─── DATA FOR ANALYSIS
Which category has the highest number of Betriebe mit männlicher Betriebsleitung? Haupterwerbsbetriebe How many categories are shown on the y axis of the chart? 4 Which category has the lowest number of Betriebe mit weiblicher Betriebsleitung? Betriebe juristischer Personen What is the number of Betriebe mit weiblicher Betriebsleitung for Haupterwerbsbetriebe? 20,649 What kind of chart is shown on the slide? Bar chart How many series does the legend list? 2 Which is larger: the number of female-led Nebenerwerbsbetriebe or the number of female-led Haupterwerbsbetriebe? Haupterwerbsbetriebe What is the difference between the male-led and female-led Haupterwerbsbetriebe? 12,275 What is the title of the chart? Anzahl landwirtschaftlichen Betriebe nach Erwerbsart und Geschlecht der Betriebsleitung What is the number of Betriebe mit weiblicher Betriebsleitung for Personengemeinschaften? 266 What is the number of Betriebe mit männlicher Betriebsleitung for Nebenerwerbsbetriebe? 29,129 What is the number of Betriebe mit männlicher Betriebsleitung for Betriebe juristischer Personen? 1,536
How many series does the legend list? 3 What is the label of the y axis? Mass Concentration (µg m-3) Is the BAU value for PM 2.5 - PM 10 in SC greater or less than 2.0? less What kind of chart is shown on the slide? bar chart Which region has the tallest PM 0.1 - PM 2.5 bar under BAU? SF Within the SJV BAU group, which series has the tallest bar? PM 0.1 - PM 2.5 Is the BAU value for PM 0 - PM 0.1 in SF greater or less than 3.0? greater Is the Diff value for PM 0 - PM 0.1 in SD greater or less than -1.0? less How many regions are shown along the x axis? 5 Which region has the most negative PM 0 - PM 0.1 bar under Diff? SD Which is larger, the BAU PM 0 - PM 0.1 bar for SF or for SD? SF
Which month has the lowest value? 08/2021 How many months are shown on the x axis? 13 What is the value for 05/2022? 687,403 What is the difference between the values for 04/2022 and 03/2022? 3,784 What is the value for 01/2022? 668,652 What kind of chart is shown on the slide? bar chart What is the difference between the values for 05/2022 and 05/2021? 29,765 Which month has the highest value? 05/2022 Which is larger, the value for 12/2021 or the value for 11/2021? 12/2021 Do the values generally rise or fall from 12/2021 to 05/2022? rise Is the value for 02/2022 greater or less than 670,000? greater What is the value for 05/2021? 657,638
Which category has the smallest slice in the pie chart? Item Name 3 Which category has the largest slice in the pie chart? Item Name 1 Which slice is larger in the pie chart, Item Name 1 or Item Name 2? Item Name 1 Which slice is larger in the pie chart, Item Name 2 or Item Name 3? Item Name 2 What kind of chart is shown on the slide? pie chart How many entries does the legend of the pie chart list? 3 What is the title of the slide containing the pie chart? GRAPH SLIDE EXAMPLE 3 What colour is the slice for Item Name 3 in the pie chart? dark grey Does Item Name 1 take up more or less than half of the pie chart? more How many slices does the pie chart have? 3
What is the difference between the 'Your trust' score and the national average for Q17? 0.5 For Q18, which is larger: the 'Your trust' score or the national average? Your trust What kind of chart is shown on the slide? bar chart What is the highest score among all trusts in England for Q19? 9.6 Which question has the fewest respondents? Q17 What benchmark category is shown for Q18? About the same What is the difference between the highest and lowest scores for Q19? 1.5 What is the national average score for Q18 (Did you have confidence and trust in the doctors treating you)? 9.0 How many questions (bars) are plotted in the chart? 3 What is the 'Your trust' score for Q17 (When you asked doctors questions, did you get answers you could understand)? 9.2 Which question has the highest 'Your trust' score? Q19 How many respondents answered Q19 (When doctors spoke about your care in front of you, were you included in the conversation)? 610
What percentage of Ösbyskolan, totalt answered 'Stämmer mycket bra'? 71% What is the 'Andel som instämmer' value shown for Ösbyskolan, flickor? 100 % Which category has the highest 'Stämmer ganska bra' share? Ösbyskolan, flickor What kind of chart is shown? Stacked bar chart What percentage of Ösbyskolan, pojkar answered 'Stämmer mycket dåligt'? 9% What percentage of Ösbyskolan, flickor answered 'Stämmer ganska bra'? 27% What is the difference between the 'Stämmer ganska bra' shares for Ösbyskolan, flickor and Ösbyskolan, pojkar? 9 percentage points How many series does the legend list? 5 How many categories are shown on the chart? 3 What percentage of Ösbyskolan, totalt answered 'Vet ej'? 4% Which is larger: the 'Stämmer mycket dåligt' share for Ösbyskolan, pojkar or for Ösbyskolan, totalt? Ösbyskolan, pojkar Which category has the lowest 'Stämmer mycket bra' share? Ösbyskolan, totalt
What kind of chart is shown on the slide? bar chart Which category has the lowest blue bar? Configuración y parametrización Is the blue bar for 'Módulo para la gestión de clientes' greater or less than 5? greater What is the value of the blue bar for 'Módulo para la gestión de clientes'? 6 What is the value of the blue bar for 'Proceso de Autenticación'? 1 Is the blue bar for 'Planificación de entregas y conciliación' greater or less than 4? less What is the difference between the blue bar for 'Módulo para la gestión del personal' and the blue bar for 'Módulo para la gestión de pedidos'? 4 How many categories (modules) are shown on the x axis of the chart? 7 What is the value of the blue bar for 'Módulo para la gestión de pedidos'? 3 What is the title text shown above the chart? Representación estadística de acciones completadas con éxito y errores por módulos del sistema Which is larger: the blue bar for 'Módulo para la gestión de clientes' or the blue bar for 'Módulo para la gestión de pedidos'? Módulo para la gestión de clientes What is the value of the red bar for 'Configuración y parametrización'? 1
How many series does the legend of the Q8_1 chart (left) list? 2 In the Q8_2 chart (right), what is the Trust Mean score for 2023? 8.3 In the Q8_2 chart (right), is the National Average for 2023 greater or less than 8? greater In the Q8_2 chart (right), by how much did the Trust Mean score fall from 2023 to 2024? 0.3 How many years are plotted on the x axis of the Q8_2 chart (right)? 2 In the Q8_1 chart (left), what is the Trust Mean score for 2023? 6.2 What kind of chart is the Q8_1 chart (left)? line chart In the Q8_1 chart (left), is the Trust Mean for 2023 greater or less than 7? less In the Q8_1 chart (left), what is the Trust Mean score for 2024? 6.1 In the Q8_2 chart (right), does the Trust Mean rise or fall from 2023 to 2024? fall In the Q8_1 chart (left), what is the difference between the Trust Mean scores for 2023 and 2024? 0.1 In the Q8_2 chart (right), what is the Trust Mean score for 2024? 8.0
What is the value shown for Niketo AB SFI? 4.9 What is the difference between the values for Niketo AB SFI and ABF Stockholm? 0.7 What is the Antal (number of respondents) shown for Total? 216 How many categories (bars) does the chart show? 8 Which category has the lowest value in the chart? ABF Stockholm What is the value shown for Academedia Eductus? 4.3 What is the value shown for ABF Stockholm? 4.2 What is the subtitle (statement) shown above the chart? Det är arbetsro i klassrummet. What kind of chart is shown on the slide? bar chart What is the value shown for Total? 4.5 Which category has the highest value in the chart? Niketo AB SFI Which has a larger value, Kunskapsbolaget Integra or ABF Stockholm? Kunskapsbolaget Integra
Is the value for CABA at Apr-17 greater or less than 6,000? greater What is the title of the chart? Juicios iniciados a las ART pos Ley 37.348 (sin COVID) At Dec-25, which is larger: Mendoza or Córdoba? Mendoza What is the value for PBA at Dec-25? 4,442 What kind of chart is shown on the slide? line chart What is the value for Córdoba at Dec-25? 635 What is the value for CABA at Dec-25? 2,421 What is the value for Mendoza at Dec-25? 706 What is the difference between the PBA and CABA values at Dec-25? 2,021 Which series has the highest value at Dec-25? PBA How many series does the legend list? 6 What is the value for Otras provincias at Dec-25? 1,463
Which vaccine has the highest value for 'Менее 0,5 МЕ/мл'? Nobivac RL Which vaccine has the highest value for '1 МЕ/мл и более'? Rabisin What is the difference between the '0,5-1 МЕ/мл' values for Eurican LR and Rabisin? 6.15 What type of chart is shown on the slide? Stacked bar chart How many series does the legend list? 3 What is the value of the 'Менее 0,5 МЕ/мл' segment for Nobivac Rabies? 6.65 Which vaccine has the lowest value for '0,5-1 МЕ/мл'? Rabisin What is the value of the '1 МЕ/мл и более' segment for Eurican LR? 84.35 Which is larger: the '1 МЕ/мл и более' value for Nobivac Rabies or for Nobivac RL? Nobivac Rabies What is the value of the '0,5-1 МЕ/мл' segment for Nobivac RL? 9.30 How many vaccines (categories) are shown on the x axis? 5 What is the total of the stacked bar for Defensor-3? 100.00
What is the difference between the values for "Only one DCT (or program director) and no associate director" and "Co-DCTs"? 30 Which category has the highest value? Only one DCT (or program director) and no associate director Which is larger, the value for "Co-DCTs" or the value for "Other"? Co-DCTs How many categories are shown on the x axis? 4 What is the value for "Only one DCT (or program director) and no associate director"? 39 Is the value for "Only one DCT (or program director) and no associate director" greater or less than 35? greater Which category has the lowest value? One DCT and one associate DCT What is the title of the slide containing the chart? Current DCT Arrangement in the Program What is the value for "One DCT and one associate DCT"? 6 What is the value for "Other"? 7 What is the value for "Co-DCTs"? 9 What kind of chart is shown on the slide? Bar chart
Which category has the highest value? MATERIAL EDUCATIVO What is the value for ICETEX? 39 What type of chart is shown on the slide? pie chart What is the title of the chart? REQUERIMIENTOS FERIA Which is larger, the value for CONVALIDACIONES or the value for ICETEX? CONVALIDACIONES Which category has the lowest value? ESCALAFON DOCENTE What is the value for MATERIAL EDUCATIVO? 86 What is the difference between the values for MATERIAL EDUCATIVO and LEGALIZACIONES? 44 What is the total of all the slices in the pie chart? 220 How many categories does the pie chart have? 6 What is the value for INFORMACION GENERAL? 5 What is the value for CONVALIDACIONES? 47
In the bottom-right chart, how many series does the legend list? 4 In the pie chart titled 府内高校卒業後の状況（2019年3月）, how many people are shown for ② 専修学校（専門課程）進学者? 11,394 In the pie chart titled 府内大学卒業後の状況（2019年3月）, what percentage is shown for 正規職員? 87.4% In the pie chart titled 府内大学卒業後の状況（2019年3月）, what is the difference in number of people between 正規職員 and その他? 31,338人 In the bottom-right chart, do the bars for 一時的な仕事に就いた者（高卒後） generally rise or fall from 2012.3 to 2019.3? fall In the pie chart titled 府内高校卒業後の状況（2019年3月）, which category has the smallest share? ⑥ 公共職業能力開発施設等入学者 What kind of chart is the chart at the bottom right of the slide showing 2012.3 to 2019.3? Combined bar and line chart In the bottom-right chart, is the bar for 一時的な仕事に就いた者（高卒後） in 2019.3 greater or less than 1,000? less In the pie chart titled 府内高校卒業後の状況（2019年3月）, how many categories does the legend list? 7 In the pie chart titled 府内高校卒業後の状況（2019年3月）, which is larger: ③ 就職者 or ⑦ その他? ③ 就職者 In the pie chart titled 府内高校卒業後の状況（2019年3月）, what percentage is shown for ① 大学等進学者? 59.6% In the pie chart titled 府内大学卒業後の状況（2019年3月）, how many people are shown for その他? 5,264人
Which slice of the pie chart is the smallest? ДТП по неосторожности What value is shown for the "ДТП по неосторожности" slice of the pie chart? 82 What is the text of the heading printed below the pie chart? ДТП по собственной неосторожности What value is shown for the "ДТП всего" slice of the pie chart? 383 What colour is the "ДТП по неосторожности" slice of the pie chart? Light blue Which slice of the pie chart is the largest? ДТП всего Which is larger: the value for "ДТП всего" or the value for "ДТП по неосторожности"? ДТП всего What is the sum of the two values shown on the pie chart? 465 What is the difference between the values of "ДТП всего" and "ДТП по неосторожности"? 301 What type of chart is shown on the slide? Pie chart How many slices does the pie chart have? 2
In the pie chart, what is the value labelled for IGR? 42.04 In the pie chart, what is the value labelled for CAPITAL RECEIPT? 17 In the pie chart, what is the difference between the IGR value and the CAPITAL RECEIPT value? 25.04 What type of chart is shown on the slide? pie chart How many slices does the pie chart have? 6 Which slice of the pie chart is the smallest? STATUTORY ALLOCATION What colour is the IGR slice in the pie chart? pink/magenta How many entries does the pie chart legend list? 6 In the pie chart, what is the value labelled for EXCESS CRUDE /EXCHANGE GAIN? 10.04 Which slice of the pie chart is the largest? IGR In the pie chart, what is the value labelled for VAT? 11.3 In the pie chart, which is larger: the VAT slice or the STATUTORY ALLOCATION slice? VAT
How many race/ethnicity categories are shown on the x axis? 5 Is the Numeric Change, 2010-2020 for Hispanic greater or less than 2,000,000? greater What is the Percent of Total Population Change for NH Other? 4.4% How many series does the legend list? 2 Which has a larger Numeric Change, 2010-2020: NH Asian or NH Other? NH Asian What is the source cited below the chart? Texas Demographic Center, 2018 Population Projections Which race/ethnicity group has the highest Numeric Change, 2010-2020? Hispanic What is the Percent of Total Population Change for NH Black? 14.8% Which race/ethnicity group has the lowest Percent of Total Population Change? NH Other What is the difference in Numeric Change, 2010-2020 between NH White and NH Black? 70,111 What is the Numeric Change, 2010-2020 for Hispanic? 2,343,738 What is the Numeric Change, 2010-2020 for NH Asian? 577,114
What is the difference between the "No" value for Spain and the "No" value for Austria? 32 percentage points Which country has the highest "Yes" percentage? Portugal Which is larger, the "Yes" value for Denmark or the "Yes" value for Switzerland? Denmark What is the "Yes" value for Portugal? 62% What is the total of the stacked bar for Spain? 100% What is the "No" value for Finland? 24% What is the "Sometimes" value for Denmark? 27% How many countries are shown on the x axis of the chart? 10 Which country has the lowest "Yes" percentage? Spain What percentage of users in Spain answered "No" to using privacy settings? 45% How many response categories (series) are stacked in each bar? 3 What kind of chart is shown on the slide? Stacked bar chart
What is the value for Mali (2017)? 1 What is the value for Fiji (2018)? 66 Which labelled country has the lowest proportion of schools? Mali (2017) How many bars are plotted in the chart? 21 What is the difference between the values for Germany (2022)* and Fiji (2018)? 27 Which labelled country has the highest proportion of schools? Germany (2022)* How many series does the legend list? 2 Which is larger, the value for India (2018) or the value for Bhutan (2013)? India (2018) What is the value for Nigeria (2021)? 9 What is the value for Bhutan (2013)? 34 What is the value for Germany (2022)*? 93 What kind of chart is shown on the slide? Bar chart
──────
◆ **WHAT IS EXPECTED**: Please collect every line of the records that contains the string "respondents". Case counts, so match uppercase and lowercase letters precisely.

◆ **PROBLEM SOLUTION**:
What is the difference between the 'Your trust' score and the national average for Q17? 0.5 For Q18, which is larger: the 'Your trust' score or the national average? Your trust What kind of chart is shown on the slide? bar chart What is the highest score among all trusts in England for Q19? 9.6 Which question has the fewest respondents? Q17 What benchmark category is shown for Q18? About the same What is the difference between the highest and lowest scores for Q19? 1.5 What is the national average score for Q18 (Did you have confidence and trust in the doctors treating you)? 9.0 How many questions (bars) are plotted in the chart? 3 What is the 'Your trust' score for Q17 (When you asked doctors questions, did you get answers you could understand)? 9.2 Which question has the highest 'Your trust' score? Q19 How many respondents answered Q19 (When doctors spoke about your care in front of you, were you included in the conversation)? 610
What is the value shown for Niketo AB SFI? 4.9 What is the difference between the values for Niketo AB SFI and ABF Stockholm? 0.7 What is the Antal (number of respondents) shown for Total? 216 How many categories (bars) does the chart show? 8 Which category has the lowest value in the chart? ABF Stockholm What is the value shown for Academedia Eductus? 4.3 What is the value shown for ABF Stockholm? 4.2 What is the subtitle (statement) shown above the chart? Det är arbetsro i klassrummet. What kind of chart is shown on the slide? bar chart What is the value shown for Total? 4.5 Which category has the highest value in the chart? Niketo AB SFI Which has a larger value, Kunskapsbolaget Integra or ABF Stockholm? Kunskapsbolaget Integra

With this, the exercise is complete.